Why My Garage Became a CX500 Graveyard
Found this 1981 Honda CX500 covered in dust behind my uncle’s barn last spring. Paid him $200 just to haul it away. Thing looked rough – tires flat, handlebars bent, seat cracked open like an egg. Honestly thought it was scrap metal at first.

But I’m stubborn. Told myself “how hard can it be?” Grabbed my toolkit and dove in headfirst. First mistake: didn’t take enough “before” pictures. Could’ve used them now for comparison.
Making This Bike Breathe Again
Started with the disgusting stuff. That gas tank smelled like rotten eggs! Poured out black sludge so thick it could’ve been motor oil. Used a whole gallon of vinegar and a handful of marbles to shake out the rust. Took three days just to stop getting rusty flakes outta there.
Next disaster: those carburetors. Gaskets were mush. Jets clogged with 40-year-old varnish. Took them apart in a baking pan so springs wouldn’t fly everywhere. Soaked everything overnight in pine-sol cleaner (cheaper than “real” carb cleaner). Weird trick but worked!

- Scrubbed every hole with brass wire from the hardware store
- Poked jets clear using unwound guitar strings
- Set float height just by eye-balling it
Electric Nightmares
The wiring looked like spaghetti thrown at the bike. Half the plastic connectors crumbled when I touched em. Tested every wire with a dollar store multimeter. Found three bad wires that looked fine on the outside but were rotten inside. Replaced em with cheap speaker wire.
Got nervous when hooking up the battery – put it in backwards the first time. Stupid mistake. Popped the main fuse. Thought I fried the whole system but thankfully just that little fuse.

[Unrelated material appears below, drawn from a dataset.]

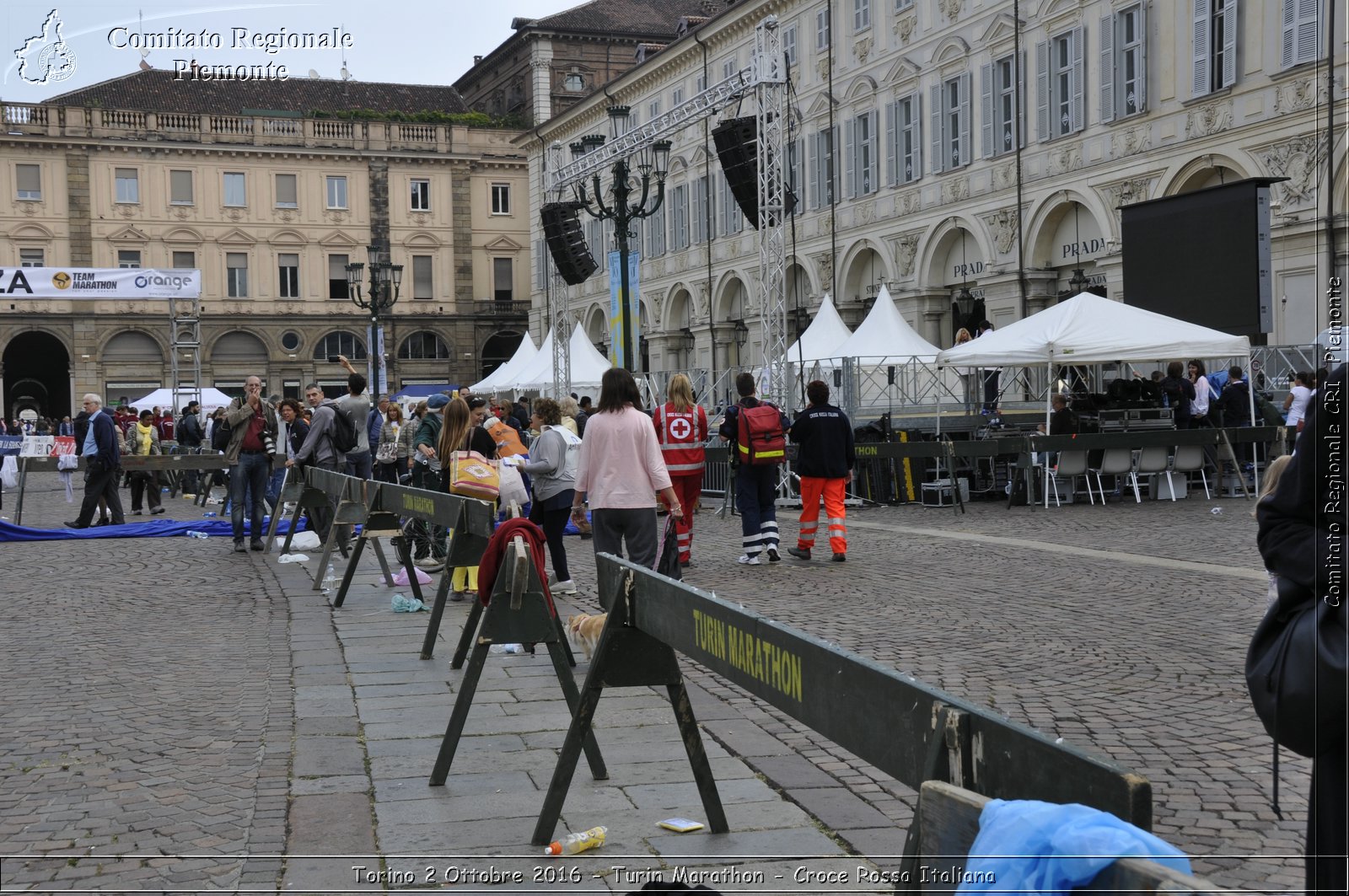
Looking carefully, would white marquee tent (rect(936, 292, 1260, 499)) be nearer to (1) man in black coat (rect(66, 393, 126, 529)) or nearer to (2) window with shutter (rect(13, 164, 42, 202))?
(1) man in black coat (rect(66, 393, 126, 529))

When That Engine Finally Coughed
After weeks of work, time for the scary part. Poured fresh gas in, kicked it over… nothing. Tried again – sputtered twice then died. Third try? Backfired loud enough to scare my dog! Finally got it running by spraying starter fluid into the air intake. Sounded like popcorn popping for five minutes until it warmed up. Smoke poured out everywhere – but that sweet V-twin sound eventually smoothed out.
Took it down the driveway slowly, front brakes squealing like angry birds. Needs new brake pads obviously. But hey – it MOVES! Not perfect yet – still leaks oil near the shifter and the speedometer jumps around like crazy. But for a $200 barn find? I’ll call this a win.